══ Passage for review

This blog post describes the process of creating a GitHub bot, hosted as an Amazon Web Services (AWS) Lambda function, that performs various checks on pull requests. This post looks at the AWS configuration and Lambda function developer cycle, usage of the GitHub APIs, and how to store user ‘secrets’ such as GitHub access tokens.

Contributor License Agreement

If you don’t care why I created this bot, and just want to see the code, feel free to skip this section!

I recently joined the Symphony Software Foundation, an organisation that fosters the use of open source within financial services, and a few weeks ago we moved a project into the foundation as an ‘incubator project’. The Foundation provides project governance that includes selecting appropriate licenses, copyright notices and a Contributor License Agreement (CLA).

If you’ve not encountered a CLA before they are actually quite straightforward; a CLA is a legal document in which you state you are entitled to contribute the code you are committing and are willing to have it used in distributions and derivative works. Small-scale open source projects rarely bother with CLAs, but any large organisation (which has a legal team to worry about these matters!), will require all contributors sign one. For example, Facebook, GitHub and Microsoft all have online CLAs that must be signed before they’ll accept your contribution.

As a project maintainer, a CLA gives you legal peace-of-mind, but adds process overhead. For this reason Facebook, Microsoft and GitHub all have CLAs which are electronically signed and a GitHub ‘bot’ that checks pull requests (PRs) on your behalf.

Unfortunately Symphony Foundation doesn’t have a bot - so I decided to write one!

I did have a quick look to see if there was anything out there that might already fit the bill. I found clabot, which you have to host yourself, cla-assistant and CLAHub which were implemented as services, but managed the full CLA signing process. As there is a lot of variability in how CLAs are represented and signed, none were a good fit.

The actual process of creating a CLA document and collecting a signature isn’t hard (you only perform this once per contributor), it’s the overall integration into the development workflow via GitHub that is the hard part. This is the part I wanted to automate, and host as a service, leaving the specifics of the CLA signing process configurable and pluggable.

Creating an AWS Lambda

The logic that this bot runs is pretty simple, ideally no more than a couple of hundred lines of code. This feels like a good fit for AWS Lambda, where you create services as simple node functions, using a server-less architecture (they are of course hosted on a server, but with the server-less pattern the server, or servers, is not your concern).

Setting up a Lambda and exposing it via HTTP is a relatively complex task. For a detailed set of instructions, refer to the ‘Build an API to Expose a Lambda Function’ tutorial.

════
══ Supplied data

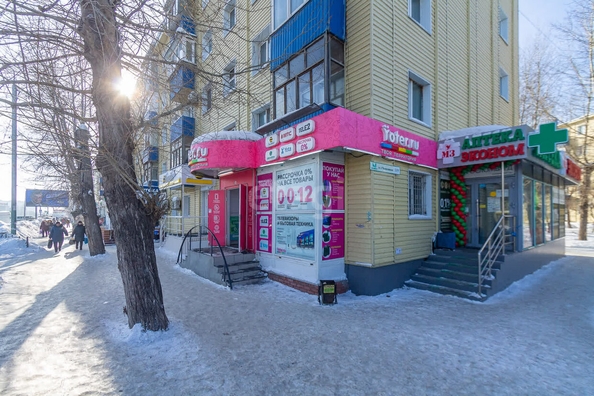 
  Сдается универсальное помещение, 6 м², Челюскинцев 4-я ул, д. 119
. Фото 4.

════

**Task instructions**
Type out the passage from the blog post on the GitHub bot, starting with "The actual process" and going on through "not your concern).".

**Reply to the task**
The actual process of creating a CLA document and collecting a signature isn’t hard (you only perform this once per contributor), it’s the overall integration into the development workflow via GitHub that is the hard part. This is the part I wanted to automate, and host as a service, leaving the specifics of the CLA signing process configurable and pluggable.

Creating an AWS Lambda

The logic that this bot runs is pretty simple, ideally no more than a couple of hundred lines of code. This feels like a good fit for AWS Lambda, where you create services as simple node functions, using a server-less architecture (they are of course hosted on a server, but with the server-less pattern the server, or servers, is not your concern).